Сколько раз они спасали жизнь и друг другу, и другим? Этого никто не считал. Хотя все же одну цифру назвали: четыреста. А кто — кому, так ли это важно?
Найдя мину, собака садится возле, а потом уходит. Однажды Амур не ушел. Это сейчас легко сказать, что Мотыльков насторожился. Но почему все же он не спешил поднять с земли круглую пластиковую лепешку? Почему ни грохот моторов за спиной, ни жара, ни усталость не заставили его ошибиться?
— Наверное, потому, что я очень люблю Амура, а значит, верю ему, чувствую его. Я ни о чем таком не думал, я просто почему-то не спешил…
За эти-то «неспешные» секунды он и увидел два тоненьких проводка, уходящие от мины в сторону.
Беззлобно посмеиваясь, ребята говорят, что сапер ошибается два раза. Первый — когда выбирает профессию, второй… об этом знают все.
Ни Гена Мотыльков, ни Амур не ошиблись ни разу.
Но расстаться им все же пришлось.
…Он стоял в бронетранспортере и, глядя вниз, успокаивал волновавшегося от близких разрывов Амура, когда вдруг почувствовал стекающую в сапог кровь. Тогда сел, потом лег на сиденье и «заснул», как он мне рассказывал, а точнее — потерял сознание от потери крови. Очнулся от голосов: «Гена, ты живой?» В люк залезали ребята. «Я сам», — сказал он и поднялся. Но руки сорвались с брони, и дальше он ничего не помнит.
Пришел в себя на операционном столе, слышит — ногу отрезать собираются. «Нет! — простонал. — Не надо… пожалуйста…» Потом — госпиталь — тишина, радио на русском, программа «Время» по телевизору: Союз…
— Здесь чувствуешь?
— Да.
— А здесь?
— Чувствую…
— А здесь?
Амура нет. Что с ним, как он?.. О чем только нс думал, чего только не представлял себе за два долгих госпитальных месяца! Мучили жестокие приступы малярии, и в сорокаградусном бреду думалось: лучше бы пристрелили… пристрелили, не сможет он, пропадет без меня… Не выдержал, написал об этом Юре Черешневу, другу Получил ответ: «Все нормально, работаем вместе. Мой Ральф заболел и умер. Амур никого не замечал, а однажды надо было сопровождать колонну с зерном. И, кроме нас с ним, некому. Я-то понимаю все, а он скулит. Подхожу вечером к вольеру и говорю: „Надо, Амур. Работать“. Он „работать“ услыхал и вскочил. Ну, думаю, порядок. Так мы и начали. Но он тебя помнит. Недавно один шутник заорал: „Где Гена? Вон Гена идет!“ — так Амур с поводка сорвался, всю колонну обежал, обнюхал, а как вернулся, то будто плакал, и слезы капали…»

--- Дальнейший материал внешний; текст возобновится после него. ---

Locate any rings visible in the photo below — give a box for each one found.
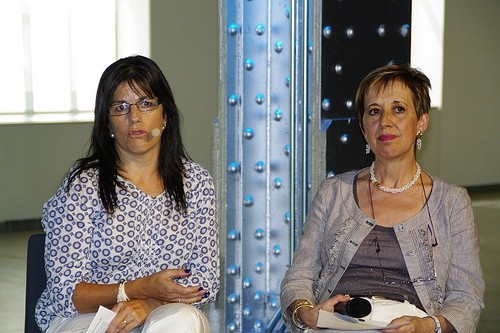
[178,299,180,303]
[123,319,128,325]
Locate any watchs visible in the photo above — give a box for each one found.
[430,315,442,333]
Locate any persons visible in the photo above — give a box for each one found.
[280,65,485,333]
[35,56,220,333]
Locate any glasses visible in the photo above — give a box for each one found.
[109,96,162,116]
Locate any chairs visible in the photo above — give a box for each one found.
[25,234,47,333]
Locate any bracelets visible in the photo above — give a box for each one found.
[294,301,310,324]
[292,305,314,329]
[116,281,130,302]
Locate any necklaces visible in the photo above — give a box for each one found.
[369,161,421,193]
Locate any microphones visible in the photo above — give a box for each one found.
[334,298,372,318]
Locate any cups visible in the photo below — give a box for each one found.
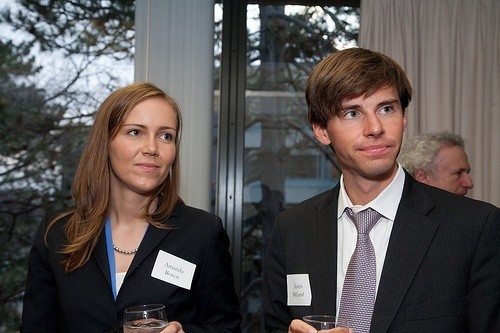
[123,303,168,333]
[302,315,350,333]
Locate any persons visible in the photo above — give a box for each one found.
[400,131,474,198]
[19,82,243,333]
[258,46,499,333]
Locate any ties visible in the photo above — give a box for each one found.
[335,206,384,332]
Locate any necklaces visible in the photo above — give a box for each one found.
[113,244,139,255]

Мотыльков немного успокоился, написал маме: «Лежу в госпитале, царапнуло». Мама и госпиталь разыскала, и палату, звонит, сына просит позвать, а ей отвечают: «Да вы что, он тяжелый у нас, на растяжках». И мама прилетела на другой день.

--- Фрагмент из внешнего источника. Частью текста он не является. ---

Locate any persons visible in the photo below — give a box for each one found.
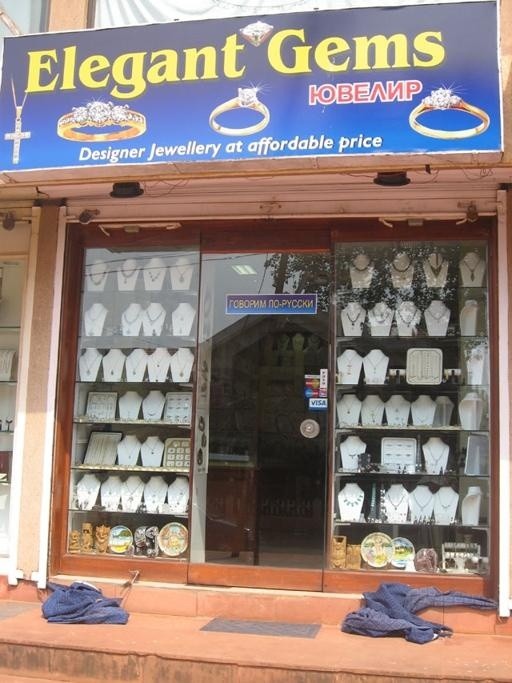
[85,257,196,293]
[78,347,104,382]
[76,473,101,511]
[336,348,363,386]
[335,392,362,428]
[337,483,482,526]
[457,250,486,288]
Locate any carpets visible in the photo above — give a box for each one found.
[199,618,321,638]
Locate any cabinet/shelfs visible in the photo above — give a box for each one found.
[67,290,198,562]
[0,253,31,485]
[331,287,491,577]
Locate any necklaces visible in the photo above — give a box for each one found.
[81,262,195,512]
[339,251,482,512]
[5,77,32,163]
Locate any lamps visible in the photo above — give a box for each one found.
[109,182,144,198]
[373,172,411,187]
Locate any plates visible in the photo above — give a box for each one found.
[361,532,415,568]
[106,525,134,555]
[156,521,188,556]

— Вошла я в палату, увидела его… А он мне: «Да ведь я же не Генка!» Не узнала я сына, он рядом лежал.
Потом мама уехала, а он из госпиталя написал командованию, просил вернуть собаку, имел на это все права. Но вернуть не смогли, не было замены.
Гена лежал на белых простынях и думал о том, что значит каждый день там, каждая новая мина. Ему даже стыдно было перед Амуром за то, что тот продолжал служить, а вот он… На блюдце позвякивал извлеченный из его ноги осколок, раны ныли от других осколков, оставшихся, и горький запах тротила никак не вспоминался, за что было ему особенно стыдно, ведь запах этот — Гена знал — убивает со временем у собаки нюх, отравляет ее легкие… А ему он уже не вспоминался.

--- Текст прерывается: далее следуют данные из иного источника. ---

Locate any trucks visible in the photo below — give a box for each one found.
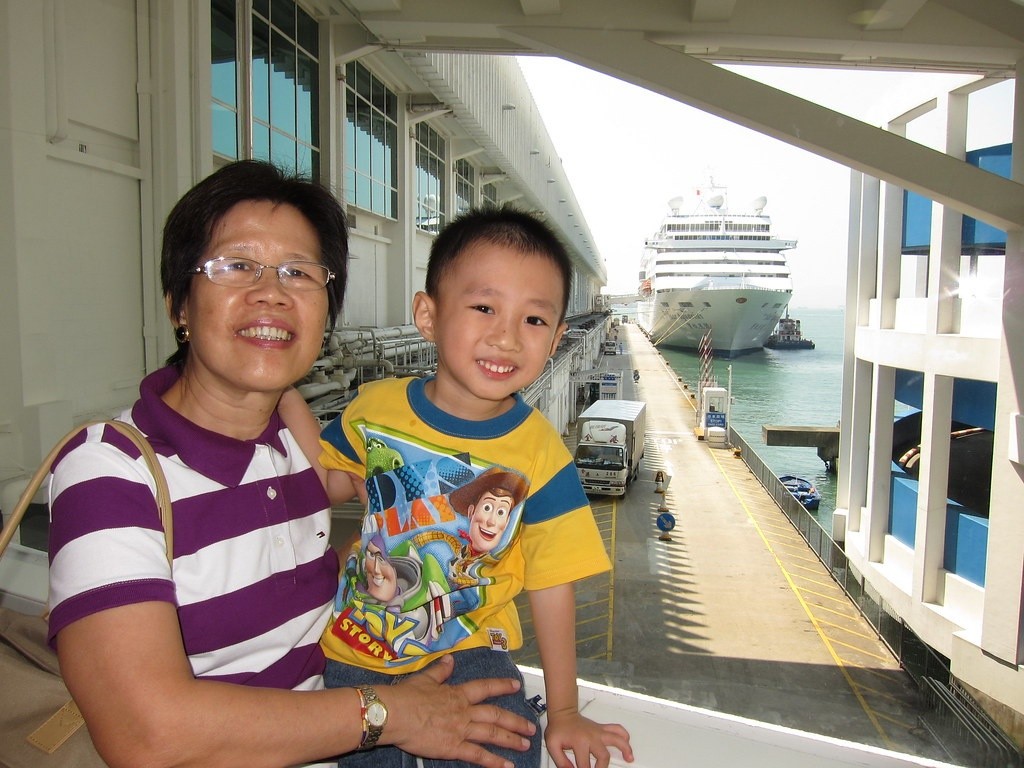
[574,399,646,498]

Потом Мотыльков приехал в Горький, домой, нажал кнопку звонка. Открыл младший брат и тотчас убежал в глубь квартиры:
— Мам, к тебе солдат какой-то пришел!
Видимо, он действительно изменился.
Старый ошейник пах Амуром. И квартира, и двор были пусты без него, каждый день проживался болезненно.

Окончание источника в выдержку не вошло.